[FFmpeg-devel] [PATCH 08/10] avcodec/idctdsp: Arm 64-bit NEON block add and clamp fast paths

Fri Apr 1 00:42:29 EEST 2022

On Thu, 31 Mar 2022, Ben Avison wrote:

> On 30/03/2022 15:14, Martin Storsjö wrote:
>> On Fri, 25 Mar 2022, Ben Avison wrote:
>>> +// Clamp 16-bit signed block coefficients to signed 8-bit (biased by 128)
>>> +// On entry:
>>> +//   x0 -> array of 64x 16-bit coefficients
>>> +//   x1 -> 8-bit results
>>> +//   x2 = row stride for results, bytes
>>> +function ff_put_signed_pixels_clamped_neon, export=1
>>> +        ld1             {v0.16b, v1.16b, v2.16b, v3.16b}, [x0], #64
>>> +        movi            v4.8b, #128
>>> +        ld1             {v16.16b, v17.16b, v18.16b, v19.16b}, [x0]
>>> +        sqxtn           v0.8b, v0.8h
>>> +        sqxtn           v1.8b, v1.8h
>>> +        sqxtn           v2.8b, v2.8h
>>> +        sqxtn           v3.8b, v3.8h
>>> +        sqxtn           v5.8b, v16.8h
>>> +        add             v0.8b, v0.8b, v4.8b
>> 
>> Here you could save 4 add instructions with sqxtn2 and adding .16b vectors, 
>> but I'm not sure if it's wortwhile. (It reduces the checkasm numbers by 0.7 
>> for Cortex A72, by 0.3 for A73, but increases the runtime by 1.0 on A53.) 
>> Stranegely enough, I get much smaller numbers on my A72 than you got.
>
> That's weird. As you say, it should be independent of clock-frequency. FWIW, 
> I'm benchmarking on a Raspberry Pi 4; I'd assume all its board variants' 
> Cortex-A72 cores are of identical revision.
>
> Now I run it again, I'm getting these figures:
>
> idctdsp.add_pixels_clamped_c: 313.3
> idctdsp.add_pixels_clamped_neon: 24.3
> idctdsp.put_pixels_clamped_c: 220.3
> idctdsp.put_pixels_clamped_neon: 15.5
> idctdsp.put_signed_pixels_clamped_c: 210.5
> idctdsp.put_signed_pixels_clamped_neon: 19.5
>
> which is more in line with what you see! I am getting a lot of variability 
> between runs though - from a small sample, I'm seeing add_pixels_clamped_neon 
> coming out as anything from 21 to 30, which is well above the sort of 
> differences you're seeing between alternate implementations.

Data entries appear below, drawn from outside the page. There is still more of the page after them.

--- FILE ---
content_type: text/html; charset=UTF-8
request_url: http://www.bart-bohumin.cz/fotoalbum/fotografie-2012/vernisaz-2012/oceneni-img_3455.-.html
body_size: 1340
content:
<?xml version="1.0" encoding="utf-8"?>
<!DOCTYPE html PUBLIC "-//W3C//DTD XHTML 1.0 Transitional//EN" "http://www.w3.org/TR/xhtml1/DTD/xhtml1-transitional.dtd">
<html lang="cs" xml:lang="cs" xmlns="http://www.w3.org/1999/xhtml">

That's indeed weird. I don't have a Raspberry Pi 4 myself though, but for 
functions in this size range on the devboards I test on, I get essentially 
perfectly stable numbers each time - which is great for empirically 
testing different implementation strategies.

> This sort of case is always going to be difficult to schedule optimally for 
> multiple core - factors like how much dual-issuing is possible, latency 
> before values can be used, load speed and the granularity of scoreboarding 
> parts of vectors, all vary widely.

Yup, indeed. In most cases, an implementation that is good for one core is 
usually decent for the other ones as well, but sometimes it ends up a 
compromise, where optimizing for one makes things worse for another one. 
As long as the chosen implementation isn't very suboptimal for some common 
cores, it probably doesn't matter much though.

// Martin